U.S. taxpayers have more than $1 trillion held offshore, illegally evading $40 to $70 billion in annual taxes, according to a 2006 Senate report.
And according to a second report released today by the inspector general, the IRS can’t even determine how many complaints against paid tax preparers it receives nor identify preparers on whom multiple complaints have been filed.
The IRS cannot investigate many complaints, the report found, because taxpayers often don’t receive sufficient information on what to include in a complaint. The IRS also does not routinely tell taxpayers whether their complaints are received and many complaints are destroyed without IRS action.
"Taxpayer complaints about tax return preparers can provide valuable information about understanding the root cause of taxpayer problems, identify areas of noncompliance and help the IRS address core processes that need improvement," said Michael R. Phillips, deputy inspector general for audit in a memo accompanying the report.
The IRS does track some complaints filed by taxpayers against tax practitioners including certified public accountants, attorneys and enrolled agents. Complaints against unlicensed and uncertified preparers are not tracked.
The IRS also does not regulate all tax preparers, only those that represent taxpayers before the IRS, which must be CPAs, attorneys or enrolled agents. Those preparers are regulated by the IRS's Office of Professional Responsibility.

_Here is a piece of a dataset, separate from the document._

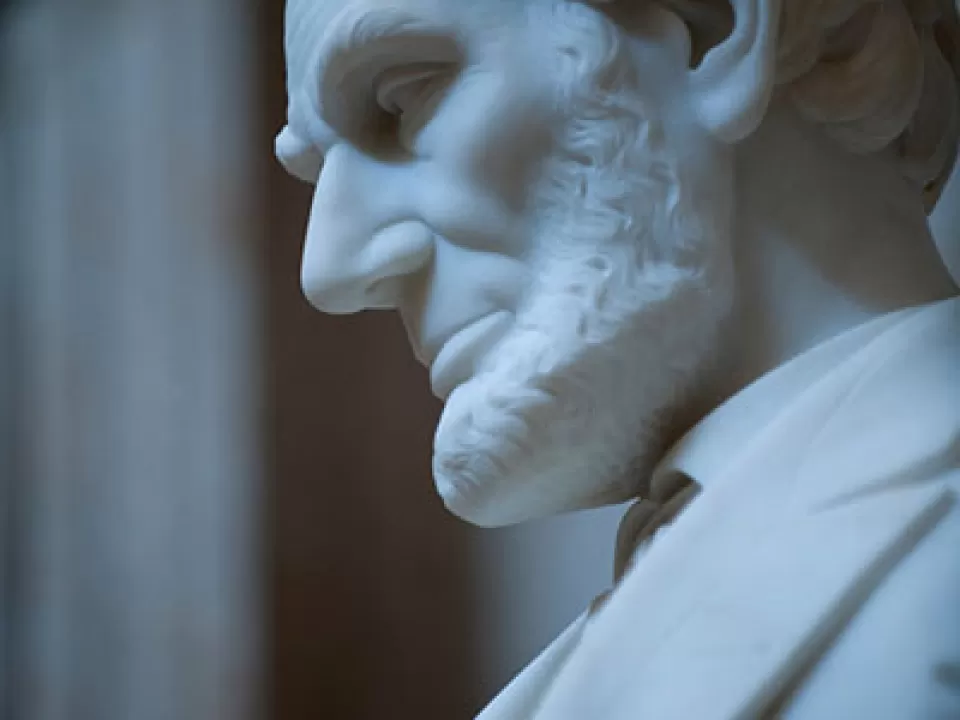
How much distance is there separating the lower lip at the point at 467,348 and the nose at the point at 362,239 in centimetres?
6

The inspector general analyzed three fiscal years' worth of data and found that of 1,175 tax preparers, just 280 fell under IRS oversight. For nearly half of those, the OPR did stop them from representing taxpayers. But the rest, who were fined a total of about $3.2 million, continued to represent more than 8,000 taxpayers before the IRS.
Both the OPR director and the IRS deputy commissioner for service and enforcement agreed with the inspector general’s findings and submitted plans for improving their systems.